**TEXT EXCERPT**
# facebook



## gilljc (7 May 2014)

I am thinking of setting up a facebook page for my scroll saw stuff, as getting to craft fairs is almost impossible financially for me, and my house is too full! 
Would be much appreciated if anyone could give me any advice on does and don'ts  

Gill


----------



## nadnerb (7 May 2014)

Hi Gill
I sent you an email about a month ago in relation to this . did you get it?
Brendan


----------



## Chippygeoff (7 May 2014)

Hi Gill. I have had a facebook page for quite some time now and I have done reasonably well from it. I get a lot of enquiries about my work but when I tell them the price most have second thoughts. I'm not running a charity and my prices are very reasonable, so I have been told many times. The only other problem I have fond is that in the past when I have designed a new item I have put it on Facebook and then a few weeks later see the same thing on someone elses Facebook page, which means people are nicking my designs. I don't put much on there these days but as I said, I have made quite a few sales. One big tip I will give, the name you call it really needs to be related to wood and crafts thats why my page is called wooden crafts from Wales. My page comes up when people are looking for wooden gifts etc.


----------



## gilljc (7 May 2014)

Brendan, sorry, don't think I got your e-mail  
Geoff, know I probably won't get much from facebook page, but not really too fussed, really just want an excuse to make some new stuff  
had thought about starting with my street name, but was pointed out to me that unscrupulous rogues might find out where I live and come and rob my shed!!!!!!!! :shock:


----------



## gilljc (7 May 2014)

oh good grief! really am turning into silly old woman.. sorry Brendan, did get your message, found it on the messages section on here


----------



## JimiJimi (7 May 2014)

Have you thought about selling on Etsy?


----------



## toesy (8 May 2014)

Etsy is my choice also

Pricing is reasonable and the admin side of your page is easy enough to understand, their charges are good compared to ebay.

**STORED RECORDS**

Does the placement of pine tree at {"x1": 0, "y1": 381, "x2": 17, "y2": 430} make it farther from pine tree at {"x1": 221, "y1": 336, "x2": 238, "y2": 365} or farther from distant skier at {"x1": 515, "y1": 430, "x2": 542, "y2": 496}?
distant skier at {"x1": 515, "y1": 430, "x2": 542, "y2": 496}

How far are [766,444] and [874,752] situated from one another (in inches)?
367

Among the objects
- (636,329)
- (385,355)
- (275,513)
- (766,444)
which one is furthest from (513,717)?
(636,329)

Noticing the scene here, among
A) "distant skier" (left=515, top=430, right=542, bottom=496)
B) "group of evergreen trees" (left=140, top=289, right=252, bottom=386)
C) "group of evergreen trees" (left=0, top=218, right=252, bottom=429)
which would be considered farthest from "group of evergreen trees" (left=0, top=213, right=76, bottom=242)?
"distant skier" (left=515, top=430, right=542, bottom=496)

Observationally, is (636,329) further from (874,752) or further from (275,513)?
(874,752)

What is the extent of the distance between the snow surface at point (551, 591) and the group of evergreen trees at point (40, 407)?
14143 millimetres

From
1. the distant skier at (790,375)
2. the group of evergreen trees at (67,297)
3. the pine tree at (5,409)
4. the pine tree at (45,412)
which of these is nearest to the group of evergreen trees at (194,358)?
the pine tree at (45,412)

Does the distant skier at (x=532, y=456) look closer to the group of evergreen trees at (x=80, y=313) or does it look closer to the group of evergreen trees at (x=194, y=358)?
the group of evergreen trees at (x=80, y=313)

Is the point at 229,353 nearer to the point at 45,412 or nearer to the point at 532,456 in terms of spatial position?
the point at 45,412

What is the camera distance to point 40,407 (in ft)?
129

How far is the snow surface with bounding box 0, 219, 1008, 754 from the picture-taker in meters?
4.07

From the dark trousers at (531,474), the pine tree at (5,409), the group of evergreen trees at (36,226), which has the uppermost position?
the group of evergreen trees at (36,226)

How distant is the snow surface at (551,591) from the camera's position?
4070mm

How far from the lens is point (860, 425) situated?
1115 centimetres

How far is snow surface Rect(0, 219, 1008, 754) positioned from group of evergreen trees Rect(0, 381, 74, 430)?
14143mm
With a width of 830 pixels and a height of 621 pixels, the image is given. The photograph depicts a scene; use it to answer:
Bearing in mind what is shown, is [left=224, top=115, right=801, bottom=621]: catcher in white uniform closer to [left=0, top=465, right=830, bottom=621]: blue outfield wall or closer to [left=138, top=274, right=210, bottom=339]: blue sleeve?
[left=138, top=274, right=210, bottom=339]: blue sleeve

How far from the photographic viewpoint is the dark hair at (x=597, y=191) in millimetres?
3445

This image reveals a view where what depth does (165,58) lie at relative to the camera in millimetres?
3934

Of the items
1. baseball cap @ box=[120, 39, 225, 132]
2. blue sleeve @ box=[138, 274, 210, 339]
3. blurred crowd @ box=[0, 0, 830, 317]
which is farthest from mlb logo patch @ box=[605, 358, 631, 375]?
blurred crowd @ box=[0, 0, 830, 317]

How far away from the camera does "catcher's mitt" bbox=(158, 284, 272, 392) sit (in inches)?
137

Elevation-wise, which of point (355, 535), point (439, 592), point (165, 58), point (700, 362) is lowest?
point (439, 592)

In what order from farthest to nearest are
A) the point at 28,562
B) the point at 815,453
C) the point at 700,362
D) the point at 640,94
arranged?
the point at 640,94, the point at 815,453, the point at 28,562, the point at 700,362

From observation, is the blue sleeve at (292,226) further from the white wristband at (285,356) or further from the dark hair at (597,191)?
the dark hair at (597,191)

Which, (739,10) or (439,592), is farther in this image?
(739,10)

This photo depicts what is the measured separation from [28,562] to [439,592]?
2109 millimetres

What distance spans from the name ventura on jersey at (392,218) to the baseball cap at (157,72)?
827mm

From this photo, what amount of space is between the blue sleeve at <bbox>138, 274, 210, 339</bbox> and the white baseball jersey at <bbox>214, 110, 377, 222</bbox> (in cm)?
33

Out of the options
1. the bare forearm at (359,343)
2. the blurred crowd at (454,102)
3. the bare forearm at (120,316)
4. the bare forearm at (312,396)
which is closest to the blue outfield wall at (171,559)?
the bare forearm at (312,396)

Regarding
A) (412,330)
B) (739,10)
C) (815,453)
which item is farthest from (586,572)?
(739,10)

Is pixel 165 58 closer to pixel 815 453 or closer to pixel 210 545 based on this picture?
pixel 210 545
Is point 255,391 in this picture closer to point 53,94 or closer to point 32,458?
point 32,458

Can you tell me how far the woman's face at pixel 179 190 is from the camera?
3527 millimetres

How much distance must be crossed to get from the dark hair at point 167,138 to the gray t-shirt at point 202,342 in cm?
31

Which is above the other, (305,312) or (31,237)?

**WHAT YOU NEED TO DO**
Give the username of every distinct poster in the forum thread about setting up a Facebook page, each once, in order of their first post.

**FINISHED ANSWER**
gilljc, nadnerb, Chippygeoff, JimiJimi, toesy